A 95-day feeding experiment was designed to evaluate the effects of fish meal with enzyme-hydrolysed intestinal mucosa protein (EMP) replacement of 0% (EMP0), 6.7% (EMP6.7), 13.3% (EMP13.3), 20.0% (EMP20.0), and 26.7% (EMP26.7) in Micropterus salmoides (M. salmoides). No negative effects were observed in the diet in which fish meal was replaced by EMP with 6.7%–13.3%, according to the growth and feed utilization indicators. Interestingly, food intake (FI) increased significantly with the replacement level of EMP. Transcriptome analysis showed that compared with the brains of M. salmoides fed the EMP0 diet, the brains of M. salmoides fed a low-fish-meal diet (EMP26.7) exhibited 1405 differentially expressed genes (DEGs), including 829 upregulated DEGs and 576 downregulated DEGs. Kyoto Encyclopedia of Genes and Genomes (KEGG) enrichment indicated that EMP26.7 promoted the feeding of M. salmoides primarily by upregulating orexigenic factors and downregulating anorexigenic factors.
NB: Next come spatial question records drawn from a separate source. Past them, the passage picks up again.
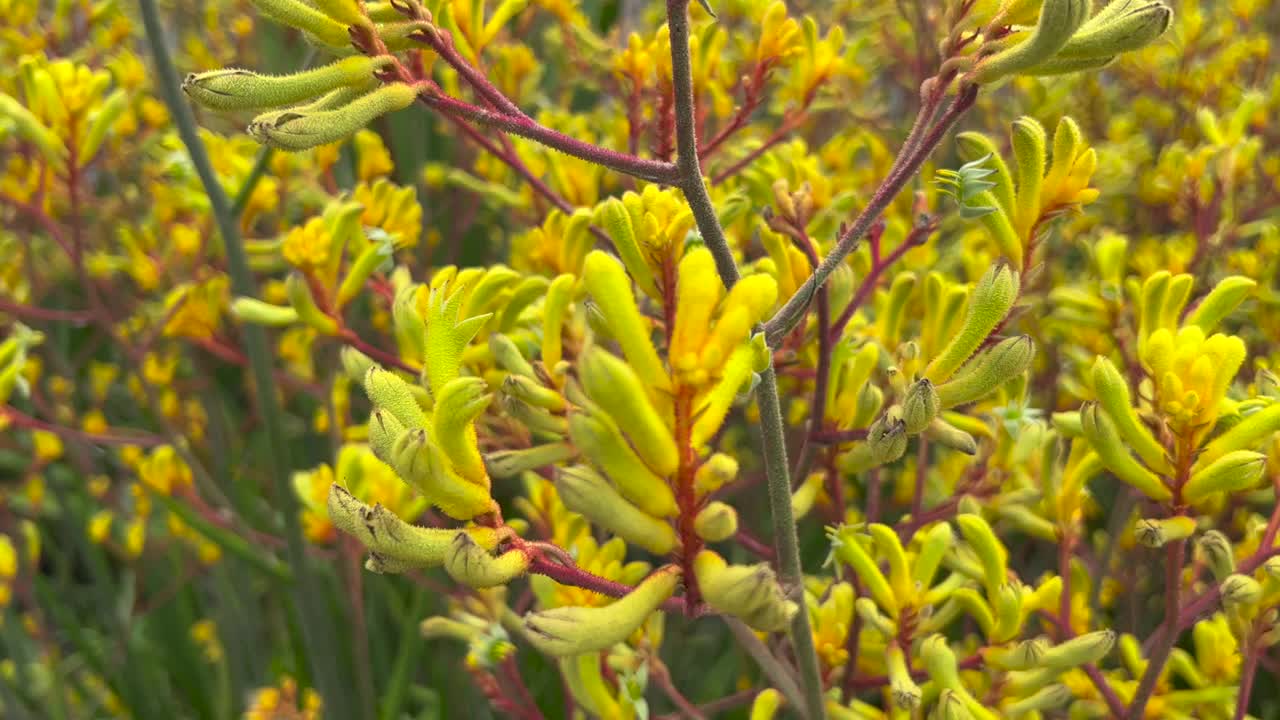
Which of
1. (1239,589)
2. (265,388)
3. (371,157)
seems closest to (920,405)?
(1239,589)

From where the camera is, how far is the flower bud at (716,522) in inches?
15.6

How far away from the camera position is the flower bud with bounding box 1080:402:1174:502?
54 cm

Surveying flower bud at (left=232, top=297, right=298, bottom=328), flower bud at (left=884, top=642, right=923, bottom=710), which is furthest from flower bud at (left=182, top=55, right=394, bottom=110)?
flower bud at (left=884, top=642, right=923, bottom=710)

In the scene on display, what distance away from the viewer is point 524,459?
1.88 ft

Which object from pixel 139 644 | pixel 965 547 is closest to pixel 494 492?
pixel 139 644

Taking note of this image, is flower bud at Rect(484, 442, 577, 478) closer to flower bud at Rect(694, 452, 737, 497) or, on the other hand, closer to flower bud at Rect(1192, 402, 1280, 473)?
flower bud at Rect(694, 452, 737, 497)

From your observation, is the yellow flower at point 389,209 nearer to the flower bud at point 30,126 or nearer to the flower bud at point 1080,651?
the flower bud at point 30,126

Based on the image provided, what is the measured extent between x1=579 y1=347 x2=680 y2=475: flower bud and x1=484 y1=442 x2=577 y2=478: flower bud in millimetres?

The ingestion-related factors pomc, cck, and lpar1 were significantly correlated. Furthermore, GO and KEGG enrichment showed that long-term consumption of a low- fish-meal diet (EMP26.7) significantly affected oxidative stress and inflammation-related factors in the brain. Antioxidant indicators, including SOD, GSH, and T-AOC, were significantly downregulated, and MDA content was significantly upregulated in the brains of fish fed a low-fish-meal diet (EMP26.7 diet). SOD, GSH, and T-AOC were significantly correlated with epi-1 and negatively correlated with tlr13 and nod1. Negative relationships were found between MDA and epi-1, and positive relationships were found between nod1 and aqp3. In conclusion, the EMP could replace 6.7%–13.3% fish meal in the diet of M. salmoides without adversely affecting growth performance. The feeding response of M. salmoides to a low-fish-meal diet is to increase FI through the related feeding regulators in neuroactive ligand-receptor interaction, and a low-fish-meal diet can cause oxidative stress in the brain.